Phnom Penh : la perle de l’Orient, d’hier et d'aujourd’hui
Dominique Roland

Seule véritable cité du pays, Phnom Penh a souffert en première ligne des tourments contemporains du Cambodge. En 1959, Khieu Sampan, l’un des futurs leaders des Khmers Rouges annonçait déjà la couleur : "les villes cambodgiennes sont des parasites […]", concluant qu’il faudra "procéder à des déplacements massifs de population vers les campagnes". Mais qui aurait pu alors prédire que, 15 ans plus tard, les Khmers Rouges allaient vider, en une journée, Phnom Penh de ses 2 millions d’habitants !

Sorti d’Angkor, le tourisme, en plein essor au Cambodge, déborde vers les recoins et les côtes d’un territoire dont Phnom Penh est la clé de voûte. Se contenter d’un simple transit dans la capitale serait dommage. Car, sans se renier, l’ancienne "Perle de l’Asie du Sud-Est" est remontée en haut de l’affiche.
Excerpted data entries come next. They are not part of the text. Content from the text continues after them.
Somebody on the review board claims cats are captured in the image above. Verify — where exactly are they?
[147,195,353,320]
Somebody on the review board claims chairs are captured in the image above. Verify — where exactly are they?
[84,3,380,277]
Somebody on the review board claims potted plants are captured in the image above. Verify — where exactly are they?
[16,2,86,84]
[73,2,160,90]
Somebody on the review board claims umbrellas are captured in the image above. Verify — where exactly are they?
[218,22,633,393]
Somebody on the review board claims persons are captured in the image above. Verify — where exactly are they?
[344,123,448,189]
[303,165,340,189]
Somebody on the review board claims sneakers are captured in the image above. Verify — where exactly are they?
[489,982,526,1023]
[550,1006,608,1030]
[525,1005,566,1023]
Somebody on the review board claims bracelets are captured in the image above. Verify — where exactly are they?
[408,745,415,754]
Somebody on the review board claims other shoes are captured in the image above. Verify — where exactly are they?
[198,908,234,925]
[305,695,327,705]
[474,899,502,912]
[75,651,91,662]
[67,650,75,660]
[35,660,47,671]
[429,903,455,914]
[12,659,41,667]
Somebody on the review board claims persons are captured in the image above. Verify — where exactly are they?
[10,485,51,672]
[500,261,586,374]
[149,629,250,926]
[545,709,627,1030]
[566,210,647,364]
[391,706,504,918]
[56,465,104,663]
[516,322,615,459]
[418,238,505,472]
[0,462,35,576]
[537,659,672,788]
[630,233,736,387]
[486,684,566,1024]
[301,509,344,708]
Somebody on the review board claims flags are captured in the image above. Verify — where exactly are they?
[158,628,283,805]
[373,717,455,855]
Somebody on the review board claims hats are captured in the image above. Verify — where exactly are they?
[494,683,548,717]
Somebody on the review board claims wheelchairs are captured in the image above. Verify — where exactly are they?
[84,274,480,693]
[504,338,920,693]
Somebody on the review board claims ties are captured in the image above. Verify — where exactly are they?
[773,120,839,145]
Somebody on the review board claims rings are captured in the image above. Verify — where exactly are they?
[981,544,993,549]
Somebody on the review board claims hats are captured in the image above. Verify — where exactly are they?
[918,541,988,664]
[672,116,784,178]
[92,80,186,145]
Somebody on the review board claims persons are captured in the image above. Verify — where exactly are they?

Longtemps à la recherche du temps perdu, convalescente troublée et affaiblie par l’austérité, Phnom Penh est de retour, plus forte que jamais et pourtant encore fragile. Telle l’actrice principale, sexy et sauvage, d’un "Plus belle la vie" boosté par la chaleur, les contrastes et les fourmillements du sud-est asiatique.